» The request
Please express the lines from the one containing "Is point 479,11" up to and including the one containing "250 centimetres" as a JSON list of strings, one string per line, with blank lines left out.

** START OF Task inputs **

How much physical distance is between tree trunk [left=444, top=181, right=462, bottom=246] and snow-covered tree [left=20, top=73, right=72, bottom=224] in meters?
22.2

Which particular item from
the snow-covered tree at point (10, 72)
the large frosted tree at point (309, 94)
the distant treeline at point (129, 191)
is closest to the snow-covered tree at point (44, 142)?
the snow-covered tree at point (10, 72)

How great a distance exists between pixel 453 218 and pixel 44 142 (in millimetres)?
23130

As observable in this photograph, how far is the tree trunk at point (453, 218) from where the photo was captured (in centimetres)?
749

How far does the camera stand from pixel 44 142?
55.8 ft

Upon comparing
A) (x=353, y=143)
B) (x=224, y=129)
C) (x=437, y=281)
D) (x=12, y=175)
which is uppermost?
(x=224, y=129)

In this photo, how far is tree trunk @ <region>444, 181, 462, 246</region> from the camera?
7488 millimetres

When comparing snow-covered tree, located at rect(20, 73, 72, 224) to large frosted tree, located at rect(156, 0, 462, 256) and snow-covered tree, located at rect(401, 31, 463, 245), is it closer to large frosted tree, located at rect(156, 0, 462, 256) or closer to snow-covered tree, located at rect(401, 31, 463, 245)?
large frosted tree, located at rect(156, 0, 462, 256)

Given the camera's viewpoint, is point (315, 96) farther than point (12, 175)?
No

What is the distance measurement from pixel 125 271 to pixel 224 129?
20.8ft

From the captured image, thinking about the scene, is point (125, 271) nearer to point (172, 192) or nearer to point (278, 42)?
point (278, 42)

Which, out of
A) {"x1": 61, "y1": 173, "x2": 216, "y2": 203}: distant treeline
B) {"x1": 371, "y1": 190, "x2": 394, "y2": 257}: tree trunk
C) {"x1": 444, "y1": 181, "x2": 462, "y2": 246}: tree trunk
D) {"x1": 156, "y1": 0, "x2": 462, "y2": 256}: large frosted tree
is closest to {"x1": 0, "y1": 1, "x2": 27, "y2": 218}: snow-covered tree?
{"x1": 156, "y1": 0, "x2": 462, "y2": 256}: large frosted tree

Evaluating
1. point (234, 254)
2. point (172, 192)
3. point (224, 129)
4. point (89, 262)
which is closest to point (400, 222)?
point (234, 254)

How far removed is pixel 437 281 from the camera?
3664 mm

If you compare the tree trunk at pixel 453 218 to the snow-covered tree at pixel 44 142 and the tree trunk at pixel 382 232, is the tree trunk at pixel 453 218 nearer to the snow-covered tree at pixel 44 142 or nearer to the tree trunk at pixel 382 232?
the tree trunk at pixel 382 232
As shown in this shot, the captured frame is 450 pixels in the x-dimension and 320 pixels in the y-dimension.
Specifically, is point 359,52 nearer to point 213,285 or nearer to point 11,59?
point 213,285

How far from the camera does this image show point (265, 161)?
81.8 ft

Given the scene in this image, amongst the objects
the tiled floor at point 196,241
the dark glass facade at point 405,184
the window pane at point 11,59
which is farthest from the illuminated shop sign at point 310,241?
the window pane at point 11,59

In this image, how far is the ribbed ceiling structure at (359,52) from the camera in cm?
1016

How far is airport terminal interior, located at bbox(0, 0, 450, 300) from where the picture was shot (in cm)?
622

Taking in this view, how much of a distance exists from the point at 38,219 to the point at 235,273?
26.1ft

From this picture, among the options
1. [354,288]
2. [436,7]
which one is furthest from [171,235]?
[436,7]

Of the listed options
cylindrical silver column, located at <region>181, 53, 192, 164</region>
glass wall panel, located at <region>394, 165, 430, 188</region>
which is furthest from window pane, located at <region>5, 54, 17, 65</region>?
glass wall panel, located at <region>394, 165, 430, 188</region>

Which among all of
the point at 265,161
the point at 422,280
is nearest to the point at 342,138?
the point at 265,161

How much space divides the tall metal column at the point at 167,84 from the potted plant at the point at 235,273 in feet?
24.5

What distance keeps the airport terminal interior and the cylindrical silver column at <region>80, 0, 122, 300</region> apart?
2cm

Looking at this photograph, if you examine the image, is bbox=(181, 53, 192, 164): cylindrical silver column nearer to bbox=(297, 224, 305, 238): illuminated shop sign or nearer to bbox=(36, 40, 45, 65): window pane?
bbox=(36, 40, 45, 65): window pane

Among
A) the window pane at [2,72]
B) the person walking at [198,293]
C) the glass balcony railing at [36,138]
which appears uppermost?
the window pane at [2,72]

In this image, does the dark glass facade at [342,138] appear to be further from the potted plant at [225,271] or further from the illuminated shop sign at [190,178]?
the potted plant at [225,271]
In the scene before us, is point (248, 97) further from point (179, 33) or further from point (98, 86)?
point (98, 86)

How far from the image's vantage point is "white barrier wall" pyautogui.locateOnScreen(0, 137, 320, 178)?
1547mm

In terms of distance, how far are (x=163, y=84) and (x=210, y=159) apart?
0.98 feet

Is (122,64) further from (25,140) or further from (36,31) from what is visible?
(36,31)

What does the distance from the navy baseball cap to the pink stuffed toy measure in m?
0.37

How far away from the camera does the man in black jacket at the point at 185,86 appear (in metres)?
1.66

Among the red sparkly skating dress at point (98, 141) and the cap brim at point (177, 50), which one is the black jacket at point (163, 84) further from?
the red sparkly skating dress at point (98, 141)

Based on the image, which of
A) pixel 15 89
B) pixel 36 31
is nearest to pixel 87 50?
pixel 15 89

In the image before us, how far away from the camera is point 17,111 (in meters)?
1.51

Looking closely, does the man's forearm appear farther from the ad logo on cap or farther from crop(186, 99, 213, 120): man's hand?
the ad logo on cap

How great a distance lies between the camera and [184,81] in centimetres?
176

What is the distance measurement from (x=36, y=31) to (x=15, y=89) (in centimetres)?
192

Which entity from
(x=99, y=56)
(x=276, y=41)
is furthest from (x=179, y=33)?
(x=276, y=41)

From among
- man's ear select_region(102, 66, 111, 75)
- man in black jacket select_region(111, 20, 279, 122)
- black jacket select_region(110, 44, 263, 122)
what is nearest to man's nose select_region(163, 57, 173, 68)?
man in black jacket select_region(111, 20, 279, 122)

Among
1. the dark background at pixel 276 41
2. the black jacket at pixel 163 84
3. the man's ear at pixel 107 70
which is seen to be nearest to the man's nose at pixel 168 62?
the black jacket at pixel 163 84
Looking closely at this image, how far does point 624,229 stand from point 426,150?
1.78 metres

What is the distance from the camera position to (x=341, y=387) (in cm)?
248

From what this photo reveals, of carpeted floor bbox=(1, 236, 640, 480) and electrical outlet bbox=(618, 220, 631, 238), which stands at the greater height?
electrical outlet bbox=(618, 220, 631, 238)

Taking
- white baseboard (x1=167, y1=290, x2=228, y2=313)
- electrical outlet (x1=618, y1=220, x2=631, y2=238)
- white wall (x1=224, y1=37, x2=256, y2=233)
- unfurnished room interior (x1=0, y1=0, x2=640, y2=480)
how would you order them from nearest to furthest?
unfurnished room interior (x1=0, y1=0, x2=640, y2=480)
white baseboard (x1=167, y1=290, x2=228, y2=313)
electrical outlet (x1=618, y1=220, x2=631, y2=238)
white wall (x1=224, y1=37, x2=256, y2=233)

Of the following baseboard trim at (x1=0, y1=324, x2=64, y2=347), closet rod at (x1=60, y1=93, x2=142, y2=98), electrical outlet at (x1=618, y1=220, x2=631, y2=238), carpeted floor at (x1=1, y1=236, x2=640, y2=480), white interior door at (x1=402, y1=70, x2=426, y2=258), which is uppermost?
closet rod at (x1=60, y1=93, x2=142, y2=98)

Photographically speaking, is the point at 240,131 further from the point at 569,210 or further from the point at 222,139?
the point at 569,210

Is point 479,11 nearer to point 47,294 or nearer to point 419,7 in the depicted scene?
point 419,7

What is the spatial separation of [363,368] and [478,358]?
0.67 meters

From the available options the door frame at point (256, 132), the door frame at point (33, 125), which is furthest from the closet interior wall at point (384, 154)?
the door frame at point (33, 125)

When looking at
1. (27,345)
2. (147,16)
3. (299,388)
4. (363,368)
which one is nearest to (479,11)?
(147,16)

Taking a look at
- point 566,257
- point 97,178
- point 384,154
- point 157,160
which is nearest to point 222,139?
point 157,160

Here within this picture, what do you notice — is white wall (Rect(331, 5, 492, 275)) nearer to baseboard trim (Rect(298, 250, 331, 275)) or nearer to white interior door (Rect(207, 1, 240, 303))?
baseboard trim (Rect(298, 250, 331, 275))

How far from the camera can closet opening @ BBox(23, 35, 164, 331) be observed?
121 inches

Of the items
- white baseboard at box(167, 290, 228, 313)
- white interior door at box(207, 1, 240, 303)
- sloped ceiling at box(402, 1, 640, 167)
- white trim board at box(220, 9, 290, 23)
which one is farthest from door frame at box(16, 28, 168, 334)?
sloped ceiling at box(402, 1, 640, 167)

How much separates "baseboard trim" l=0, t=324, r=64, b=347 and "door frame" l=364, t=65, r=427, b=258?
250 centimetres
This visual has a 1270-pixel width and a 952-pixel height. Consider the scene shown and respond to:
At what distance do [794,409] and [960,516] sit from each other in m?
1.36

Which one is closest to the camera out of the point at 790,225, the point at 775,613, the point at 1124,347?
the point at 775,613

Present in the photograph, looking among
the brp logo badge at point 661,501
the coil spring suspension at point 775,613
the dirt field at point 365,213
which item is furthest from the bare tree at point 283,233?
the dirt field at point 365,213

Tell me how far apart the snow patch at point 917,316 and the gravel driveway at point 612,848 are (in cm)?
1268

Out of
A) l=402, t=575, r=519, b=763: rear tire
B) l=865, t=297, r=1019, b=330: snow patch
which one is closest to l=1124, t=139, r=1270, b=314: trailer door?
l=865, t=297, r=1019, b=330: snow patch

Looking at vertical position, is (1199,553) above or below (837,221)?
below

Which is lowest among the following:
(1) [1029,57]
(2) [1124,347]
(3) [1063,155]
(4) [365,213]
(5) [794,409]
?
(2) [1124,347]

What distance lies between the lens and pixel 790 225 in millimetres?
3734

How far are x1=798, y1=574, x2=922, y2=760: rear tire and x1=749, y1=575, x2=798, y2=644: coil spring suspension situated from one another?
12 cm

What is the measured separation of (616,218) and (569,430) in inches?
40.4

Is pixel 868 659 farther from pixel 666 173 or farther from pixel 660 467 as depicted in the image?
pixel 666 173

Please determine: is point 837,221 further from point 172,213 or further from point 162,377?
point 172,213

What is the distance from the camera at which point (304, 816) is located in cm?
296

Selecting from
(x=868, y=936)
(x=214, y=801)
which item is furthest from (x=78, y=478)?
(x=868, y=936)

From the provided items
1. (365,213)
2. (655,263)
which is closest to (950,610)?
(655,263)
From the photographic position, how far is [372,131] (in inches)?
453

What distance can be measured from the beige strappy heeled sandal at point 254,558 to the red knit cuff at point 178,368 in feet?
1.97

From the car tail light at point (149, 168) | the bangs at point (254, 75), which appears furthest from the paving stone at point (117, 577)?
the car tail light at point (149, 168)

** END OF Task inputs **

» The solution
[
  "Is point 479,11 nearer to point 47,294 or nearer to point 419,7 in the depicted scene?",
  "point 419,7",
  "What is the spatial separation of [363,368] and [478,358]?",
  "0.67 meters",
  "From the available options the door frame at point (256, 132), the door frame at point (33, 125), which is furthest from the closet interior wall at point (384, 154)?",
  "the door frame at point (33, 125)",
  "When looking at",
  "1. (27,345)",
  "2. (147,16)",
  "3. (299,388)",
  "4. (363,368)",
  "which one is nearest to (479,11)?",
  "(147,16)",
  "Taking a look at",
  "- point 566,257",
  "- point 97,178",
  "- point 384,154",
  "- point 157,160",
  "which is nearest to point 222,139?",
  "point 157,160",
  "Here within this picture, what do you notice — is white wall (Rect(331, 5, 492, 275)) nearer to baseboard trim (Rect(298, 250, 331, 275)) or nearer to white interior door (Rect(207, 1, 240, 303))?",
  "baseboard trim (Rect(298, 250, 331, 275))",
  "How far from the camera can closet opening @ BBox(23, 35, 164, 331) be observed?",
  "121 inches",
  "Of the items",
  "- white baseboard at box(167, 290, 228, 313)",
  "- white interior door at box(207, 1, 240, 303)",
  "- sloped ceiling at box(402, 1, 640, 167)",
  "- white trim board at box(220, 9, 290, 23)",
  "which one is farthest from door frame at box(16, 28, 168, 334)?",
  "sloped ceiling at box(402, 1, 640, 167)",
  "How much separates \"baseboard trim\" l=0, t=324, r=64, b=347 and \"door frame\" l=364, t=65, r=427, b=258?",
  "250 centimetres"
]